## EXERCISE DESCRIPTION
Please copy all of the data that follows exactly, leaving any pictures out.
╭─ RECORDED DATA
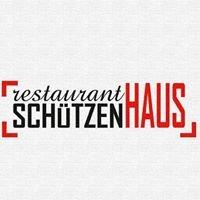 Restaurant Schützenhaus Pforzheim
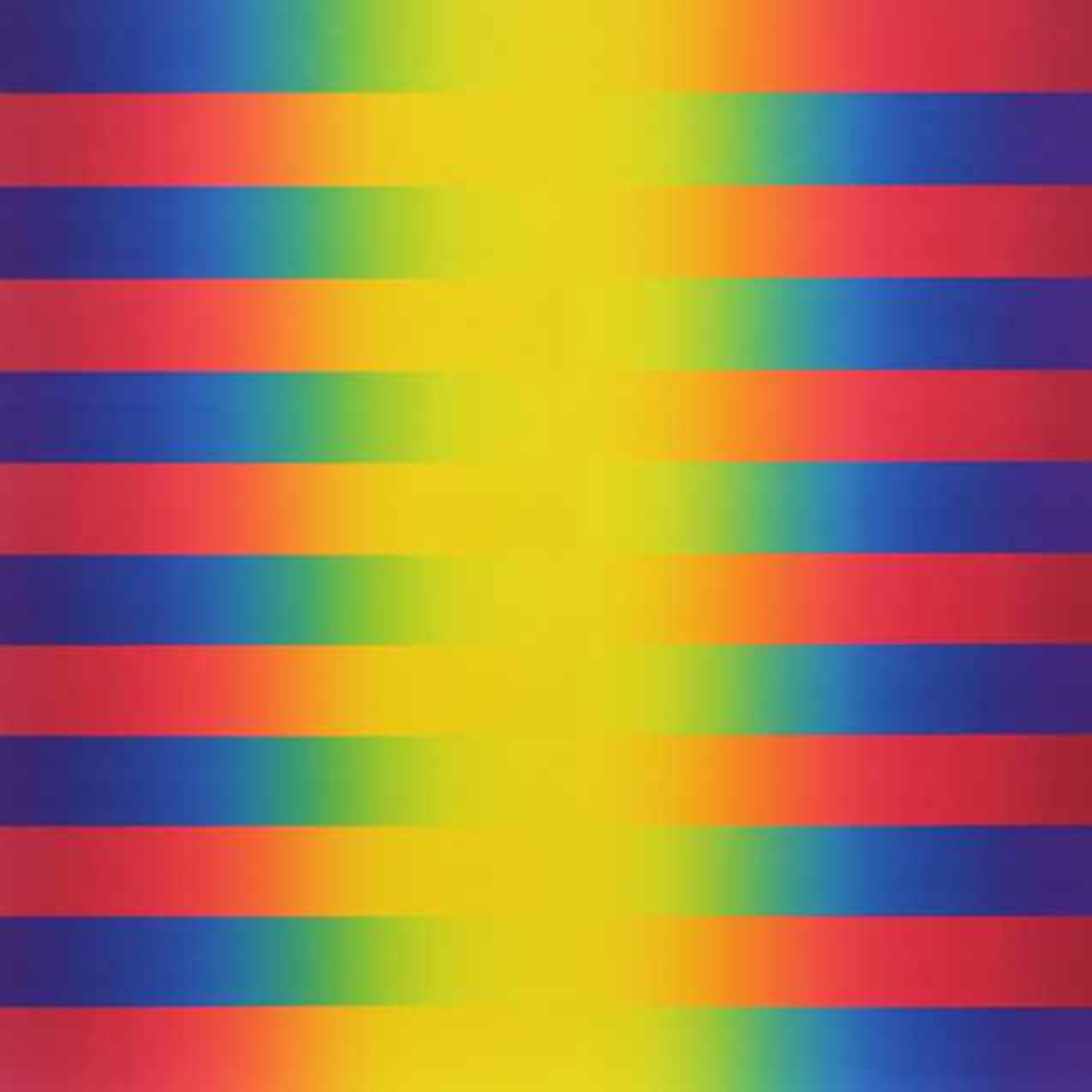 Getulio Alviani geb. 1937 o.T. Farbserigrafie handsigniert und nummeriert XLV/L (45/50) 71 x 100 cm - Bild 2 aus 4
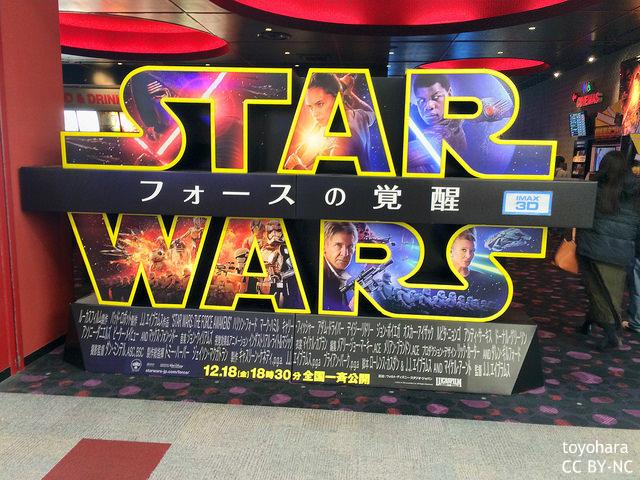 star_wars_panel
╰─
## YOUR RESPONSE
 Restaurant Schützenhaus Pforzheim
 Getulio Alviani geb. 1937 o.T. Farbserigrafie handsigniert und nummeriert XLV/L (45/50) 71 x 100 cm - Bild 2 aus 4
 star_wars_panel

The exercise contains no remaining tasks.